TrunkSpace: You’ve been responsible for naming 15 new species of dinosaurs. When all is said and done and you hang up your Indiana Jones hat (we assume that every paleontologist wears a fedora!), what do you hope your legacy is? What do you want to be known for?
Brusatte: I wear more of a floppy fishing hat while in the field. It’s easy to pack and covers my whole face and neck during those long, hot days in the sun. My wife hates it, says it looks ridiculous and dorky. But it works! No sunburns. Some paleontologists do wear fedoras though. I’ve even known a couple of them to carry bullwhips in the field for some reason, I guess just to look the part of Indiana Jones. Bullwhips do not help us find or dig up dinosaurs, I can assure you! Anyway, when it comes to my legacy, I haven’t thought about that! I think (hope) I’m far too young to begin thinking about how I’ll be remembered. I’m just having a lot of fun, trying to discover new things about the world, trying my best to work collaboratively and train a new generation of students, and trying to communicate my enthusiasm to the public.
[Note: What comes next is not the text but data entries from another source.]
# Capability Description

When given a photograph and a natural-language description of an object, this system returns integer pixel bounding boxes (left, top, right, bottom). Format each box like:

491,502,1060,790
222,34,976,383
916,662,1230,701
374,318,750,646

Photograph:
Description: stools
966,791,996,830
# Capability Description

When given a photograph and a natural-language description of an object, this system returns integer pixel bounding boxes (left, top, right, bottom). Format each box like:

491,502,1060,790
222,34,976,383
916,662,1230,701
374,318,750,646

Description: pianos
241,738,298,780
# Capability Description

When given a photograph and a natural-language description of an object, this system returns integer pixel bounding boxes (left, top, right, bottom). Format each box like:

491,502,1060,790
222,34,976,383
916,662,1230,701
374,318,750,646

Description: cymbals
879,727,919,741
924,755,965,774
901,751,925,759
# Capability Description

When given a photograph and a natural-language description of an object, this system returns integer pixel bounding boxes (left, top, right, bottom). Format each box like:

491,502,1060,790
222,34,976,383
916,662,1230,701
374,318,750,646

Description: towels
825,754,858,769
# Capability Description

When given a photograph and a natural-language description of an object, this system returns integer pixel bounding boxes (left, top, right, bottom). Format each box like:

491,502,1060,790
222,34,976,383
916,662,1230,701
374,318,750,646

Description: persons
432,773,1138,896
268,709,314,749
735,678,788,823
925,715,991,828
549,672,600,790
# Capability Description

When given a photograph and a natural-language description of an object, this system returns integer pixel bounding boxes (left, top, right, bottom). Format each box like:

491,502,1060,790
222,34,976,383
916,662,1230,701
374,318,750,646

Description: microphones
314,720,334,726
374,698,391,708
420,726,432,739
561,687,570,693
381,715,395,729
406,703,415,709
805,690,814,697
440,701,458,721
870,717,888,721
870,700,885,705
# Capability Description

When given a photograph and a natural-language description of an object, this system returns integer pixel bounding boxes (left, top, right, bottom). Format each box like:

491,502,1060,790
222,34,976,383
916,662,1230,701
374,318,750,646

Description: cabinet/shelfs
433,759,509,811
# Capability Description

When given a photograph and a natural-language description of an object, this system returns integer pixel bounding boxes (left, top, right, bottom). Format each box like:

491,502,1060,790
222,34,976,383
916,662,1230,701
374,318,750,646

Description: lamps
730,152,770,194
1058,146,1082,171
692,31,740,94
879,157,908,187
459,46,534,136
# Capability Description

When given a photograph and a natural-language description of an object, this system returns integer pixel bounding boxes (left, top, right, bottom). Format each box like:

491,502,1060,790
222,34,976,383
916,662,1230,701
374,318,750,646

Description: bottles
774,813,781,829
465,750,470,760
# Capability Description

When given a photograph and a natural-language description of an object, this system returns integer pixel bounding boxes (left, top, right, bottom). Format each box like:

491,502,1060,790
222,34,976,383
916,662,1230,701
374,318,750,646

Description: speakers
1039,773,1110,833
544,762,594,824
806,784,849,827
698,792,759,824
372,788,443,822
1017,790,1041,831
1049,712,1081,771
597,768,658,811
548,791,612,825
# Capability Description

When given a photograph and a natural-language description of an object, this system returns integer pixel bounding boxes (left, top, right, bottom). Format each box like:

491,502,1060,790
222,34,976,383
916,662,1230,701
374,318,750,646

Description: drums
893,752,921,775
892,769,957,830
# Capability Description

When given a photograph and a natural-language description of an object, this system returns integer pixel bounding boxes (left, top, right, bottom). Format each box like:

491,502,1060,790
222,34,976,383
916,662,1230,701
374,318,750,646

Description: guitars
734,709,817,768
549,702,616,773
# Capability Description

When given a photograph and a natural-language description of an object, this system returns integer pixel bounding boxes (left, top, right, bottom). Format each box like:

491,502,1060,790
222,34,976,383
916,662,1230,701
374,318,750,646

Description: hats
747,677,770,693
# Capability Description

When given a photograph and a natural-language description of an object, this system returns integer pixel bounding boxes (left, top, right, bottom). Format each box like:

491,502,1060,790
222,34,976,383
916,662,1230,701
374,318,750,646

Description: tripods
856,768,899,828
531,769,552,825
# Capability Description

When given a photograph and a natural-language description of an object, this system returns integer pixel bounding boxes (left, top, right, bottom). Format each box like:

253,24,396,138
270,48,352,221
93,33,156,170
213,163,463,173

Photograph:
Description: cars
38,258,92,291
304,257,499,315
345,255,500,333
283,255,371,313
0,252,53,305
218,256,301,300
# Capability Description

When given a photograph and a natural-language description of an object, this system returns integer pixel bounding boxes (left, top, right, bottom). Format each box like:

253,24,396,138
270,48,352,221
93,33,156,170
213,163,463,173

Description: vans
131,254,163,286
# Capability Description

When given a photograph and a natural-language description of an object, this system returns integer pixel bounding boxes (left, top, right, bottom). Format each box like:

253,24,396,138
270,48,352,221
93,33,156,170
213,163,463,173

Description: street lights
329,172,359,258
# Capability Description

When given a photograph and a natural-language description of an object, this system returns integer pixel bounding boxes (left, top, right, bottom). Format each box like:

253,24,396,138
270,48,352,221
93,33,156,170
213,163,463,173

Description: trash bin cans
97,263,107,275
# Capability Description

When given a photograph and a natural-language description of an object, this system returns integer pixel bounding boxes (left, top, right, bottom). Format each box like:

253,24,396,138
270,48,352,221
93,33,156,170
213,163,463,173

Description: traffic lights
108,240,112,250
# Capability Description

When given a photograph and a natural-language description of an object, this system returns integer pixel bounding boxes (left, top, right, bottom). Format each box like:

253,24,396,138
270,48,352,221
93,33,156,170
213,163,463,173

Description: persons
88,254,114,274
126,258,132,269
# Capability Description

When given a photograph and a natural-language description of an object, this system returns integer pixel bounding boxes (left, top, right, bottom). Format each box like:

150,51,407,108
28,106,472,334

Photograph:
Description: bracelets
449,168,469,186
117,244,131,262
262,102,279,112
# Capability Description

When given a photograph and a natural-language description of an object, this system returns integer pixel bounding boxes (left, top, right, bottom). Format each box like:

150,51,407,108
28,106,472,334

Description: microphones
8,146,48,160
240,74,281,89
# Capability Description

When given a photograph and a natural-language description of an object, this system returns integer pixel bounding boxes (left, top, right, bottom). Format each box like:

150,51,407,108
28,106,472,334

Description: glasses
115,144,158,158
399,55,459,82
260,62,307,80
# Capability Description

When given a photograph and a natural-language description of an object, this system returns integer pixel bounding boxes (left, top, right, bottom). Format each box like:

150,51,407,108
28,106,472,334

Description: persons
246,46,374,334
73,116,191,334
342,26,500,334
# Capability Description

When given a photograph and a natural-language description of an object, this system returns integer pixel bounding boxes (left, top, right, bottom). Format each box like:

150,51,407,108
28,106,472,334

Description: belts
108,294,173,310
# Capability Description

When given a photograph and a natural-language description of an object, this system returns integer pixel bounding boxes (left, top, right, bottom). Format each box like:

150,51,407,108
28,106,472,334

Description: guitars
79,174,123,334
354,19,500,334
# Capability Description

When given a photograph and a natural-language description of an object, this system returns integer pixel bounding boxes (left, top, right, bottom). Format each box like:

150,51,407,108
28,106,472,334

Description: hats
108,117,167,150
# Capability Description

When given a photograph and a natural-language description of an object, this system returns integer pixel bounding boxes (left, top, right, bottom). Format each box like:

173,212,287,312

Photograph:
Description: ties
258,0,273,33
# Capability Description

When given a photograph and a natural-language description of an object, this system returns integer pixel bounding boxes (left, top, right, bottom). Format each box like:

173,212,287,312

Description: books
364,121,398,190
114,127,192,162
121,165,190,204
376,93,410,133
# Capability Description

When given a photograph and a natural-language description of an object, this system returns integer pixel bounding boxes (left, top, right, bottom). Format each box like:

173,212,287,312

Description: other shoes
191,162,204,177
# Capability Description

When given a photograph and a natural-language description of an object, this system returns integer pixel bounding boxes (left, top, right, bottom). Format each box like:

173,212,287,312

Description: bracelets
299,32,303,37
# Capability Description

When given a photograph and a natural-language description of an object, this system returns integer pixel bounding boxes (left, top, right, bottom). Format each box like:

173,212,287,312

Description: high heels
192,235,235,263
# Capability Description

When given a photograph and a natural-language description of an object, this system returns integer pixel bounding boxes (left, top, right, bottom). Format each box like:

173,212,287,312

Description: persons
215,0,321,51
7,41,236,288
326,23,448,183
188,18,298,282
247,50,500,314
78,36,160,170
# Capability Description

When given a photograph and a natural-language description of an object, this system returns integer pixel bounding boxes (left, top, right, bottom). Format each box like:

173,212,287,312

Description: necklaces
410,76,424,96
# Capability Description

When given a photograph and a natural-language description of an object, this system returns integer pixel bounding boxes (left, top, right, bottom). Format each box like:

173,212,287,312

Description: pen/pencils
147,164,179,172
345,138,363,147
TrunkSpace: Finally, Steve, is there a way to articulate for our readers the feeling you get when you make a new discovery? What emotions rush to the surface when you uncover something that hasn’t been seen for millions and millions of years?
Brusatte: I’m normally a quite ebullient person, and my book is full of all sorts of flowery adjectives and other thesaurus words. But when it comes to describing the moment of discovery, I find it really hard to articulate. There is something amazing about being the first person to find a fossil, the first person to ever see it, the first person to glimpse something that lived millions (or tens or hundreds of millions) of years ago. But I don’t think that does it justice. It’s like trying to describe love. How can you really do it?

The Rise and Fall of the Dinosaurs: A New History of a Lost World” is available now from William Morrow.